• _Short problem_
Replace "walking" with "standing" in the lines starting at the one containing "What is the" and ending at the one containing "101 centimetres". Write out only those lines, leaving everything else unchanged.

• _Supplied data_

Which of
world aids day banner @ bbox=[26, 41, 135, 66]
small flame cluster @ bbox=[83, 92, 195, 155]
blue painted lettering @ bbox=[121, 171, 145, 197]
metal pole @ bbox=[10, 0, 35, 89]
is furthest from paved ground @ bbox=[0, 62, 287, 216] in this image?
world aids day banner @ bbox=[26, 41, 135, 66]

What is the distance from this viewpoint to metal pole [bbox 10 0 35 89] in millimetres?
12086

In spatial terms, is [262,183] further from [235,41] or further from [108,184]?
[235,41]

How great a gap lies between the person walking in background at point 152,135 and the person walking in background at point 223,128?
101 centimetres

* * *

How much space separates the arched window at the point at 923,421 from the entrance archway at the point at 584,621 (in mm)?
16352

• _Task result_
What is the distance from this viewpoint to metal pole [bbox 10 0 35 89] in millimetres?
12086

In spatial terms, is [262,183] further from [235,41] or further from [108,184]?
[235,41]

How great a gap lies between the person standing in background at point 152,135 and the person standing in background at point 223,128?
101 centimetres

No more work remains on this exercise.